— Stated goal —
Transcribe all of the material below line for line, without altering any wording, numbers, or coordinates. Leave out the pictures.

— Supplied entries —
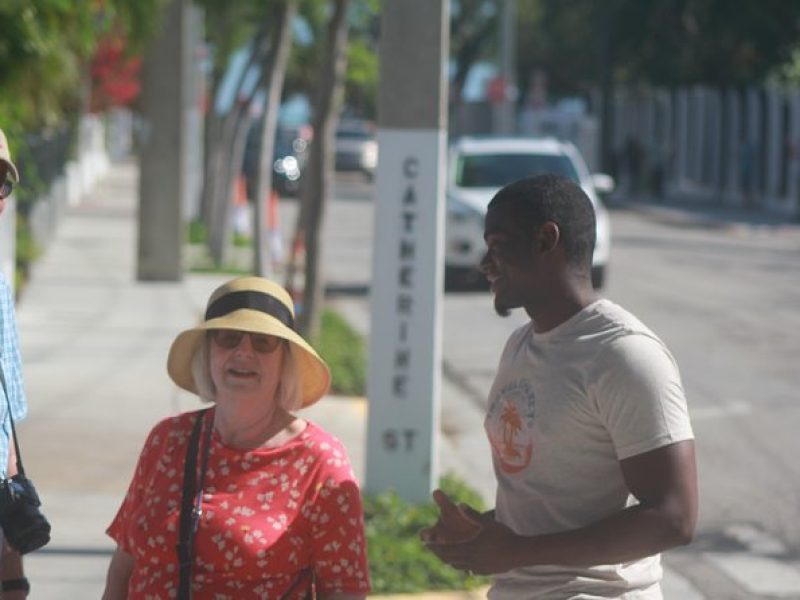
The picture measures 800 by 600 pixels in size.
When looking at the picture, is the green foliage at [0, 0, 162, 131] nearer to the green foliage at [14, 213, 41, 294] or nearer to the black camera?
the green foliage at [14, 213, 41, 294]

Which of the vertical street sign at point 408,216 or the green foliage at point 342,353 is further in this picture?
the green foliage at point 342,353

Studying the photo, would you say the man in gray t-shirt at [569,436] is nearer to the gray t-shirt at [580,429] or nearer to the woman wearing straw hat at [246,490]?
the gray t-shirt at [580,429]

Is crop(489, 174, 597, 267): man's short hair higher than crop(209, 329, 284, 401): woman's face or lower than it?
higher

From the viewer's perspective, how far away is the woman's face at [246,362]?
3.78 m

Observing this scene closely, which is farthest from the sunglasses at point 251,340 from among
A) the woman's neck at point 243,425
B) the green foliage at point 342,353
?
the green foliage at point 342,353

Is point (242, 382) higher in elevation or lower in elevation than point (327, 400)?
higher

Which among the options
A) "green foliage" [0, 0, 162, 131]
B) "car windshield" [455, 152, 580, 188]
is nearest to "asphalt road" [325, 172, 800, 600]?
"car windshield" [455, 152, 580, 188]

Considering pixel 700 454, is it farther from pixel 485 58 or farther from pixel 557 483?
pixel 485 58

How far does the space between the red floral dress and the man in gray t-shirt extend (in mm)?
229

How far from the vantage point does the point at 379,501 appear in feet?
27.9

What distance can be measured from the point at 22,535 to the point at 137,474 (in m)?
0.46

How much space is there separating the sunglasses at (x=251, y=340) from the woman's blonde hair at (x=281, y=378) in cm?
4

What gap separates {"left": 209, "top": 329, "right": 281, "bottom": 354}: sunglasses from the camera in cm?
381

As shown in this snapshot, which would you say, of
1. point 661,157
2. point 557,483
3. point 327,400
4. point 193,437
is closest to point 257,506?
point 193,437
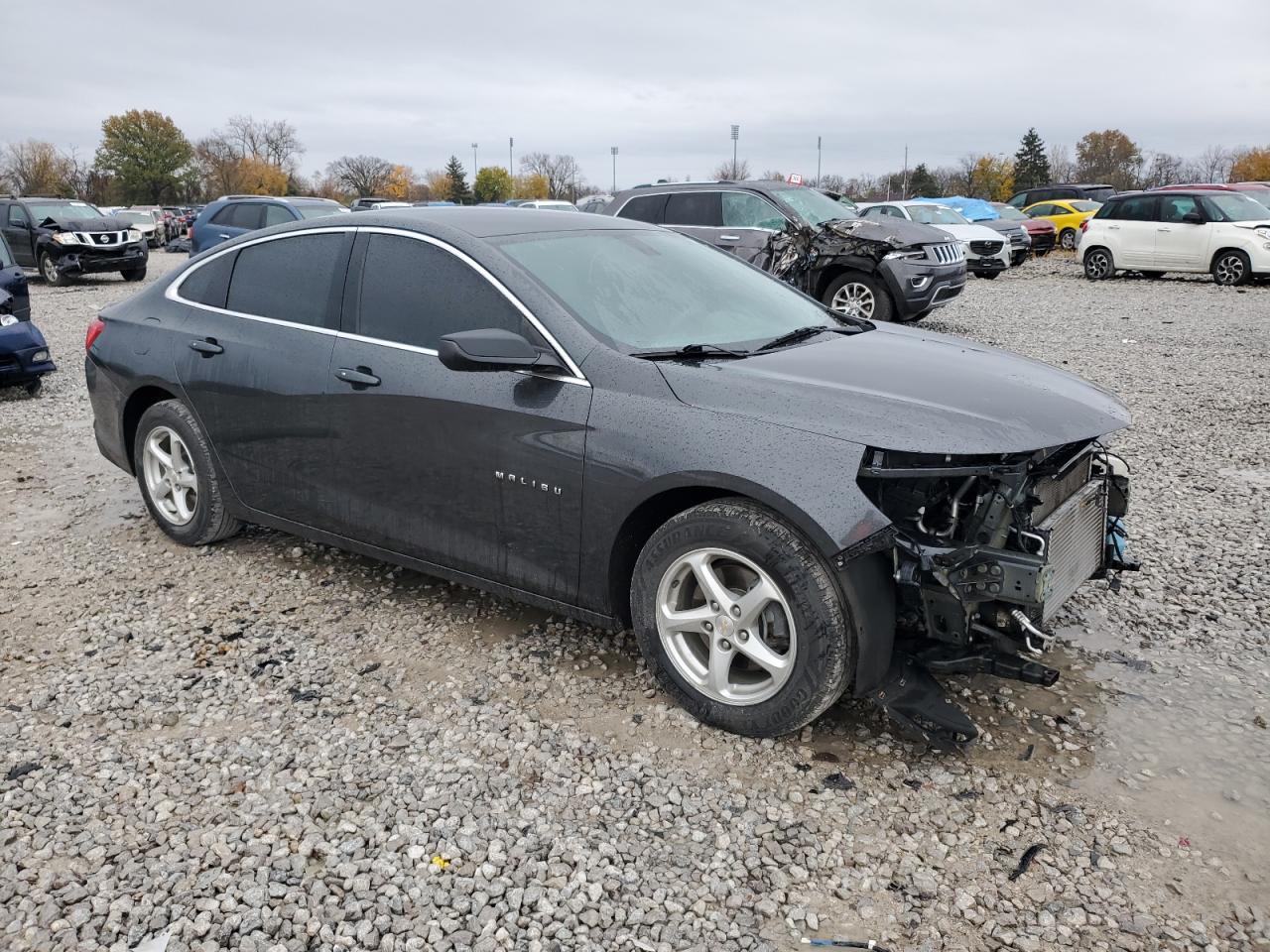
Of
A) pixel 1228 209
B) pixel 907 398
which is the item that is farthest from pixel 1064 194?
pixel 907 398

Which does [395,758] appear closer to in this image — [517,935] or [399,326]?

— Answer to this exercise —
The picture measures 800 by 600 pixels in size.
When looking at the picture, is the green foliage at [0, 0, 162, 131] nearer to the green foliage at [14, 213, 41, 294] or nearer to the black camera?
the green foliage at [14, 213, 41, 294]

Which of the vertical street sign at point 408,216 or the green foliage at point 342,353 is further in this picture?
the green foliage at point 342,353

Studying the photo, would you say the man in gray t-shirt at [569,436] is nearer to the gray t-shirt at [580,429] or nearer to the woman wearing straw hat at [246,490]?
the gray t-shirt at [580,429]

Is crop(489, 174, 597, 267): man's short hair higher than crop(209, 329, 284, 401): woman's face or lower than it?
higher

From the viewer's perspective, how far away is the woman's face at [246,362]?
3.78 m

Observing this scene closely, which is farthest from the sunglasses at point 251,340 from among
A) the woman's neck at point 243,425
B) the green foliage at point 342,353
?
the green foliage at point 342,353

Is point (242, 382) higher in elevation or lower in elevation than point (327, 400)?
higher

Which among the options
A) "green foliage" [0, 0, 162, 131]
B) "car windshield" [455, 152, 580, 188]
is nearest to "asphalt road" [325, 172, 800, 600]?
"car windshield" [455, 152, 580, 188]

Considering pixel 700 454, is it farther from pixel 485 58 or farther from pixel 557 483?
pixel 485 58

How far does the space between the red floral dress and the man in gray t-shirt extend (in mm)?
229

How far from the vantage point does the point at 379,501 appear in feet?
27.9

What distance can be measured from the point at 22,535 to the point at 137,474 (in m)?
0.46

How much space is there separating the sunglasses at (x=251, y=340) from the woman's blonde hair at (x=281, y=378) in cm?
4

What gap separates {"left": 209, "top": 329, "right": 281, "bottom": 354}: sunglasses from the camera in cm?
381

As shown in this snapshot, which would you say, of
1. point 661,157
2. point 557,483
3. point 327,400
4. point 193,437
is closest to point 257,506?
point 193,437
Of
A) pixel 1228 209
B) pixel 907 398
which is the item that is farthest from pixel 1064 194?
pixel 907 398

Which does [395,758] appear closer to in this image — [517,935] or [399,326]?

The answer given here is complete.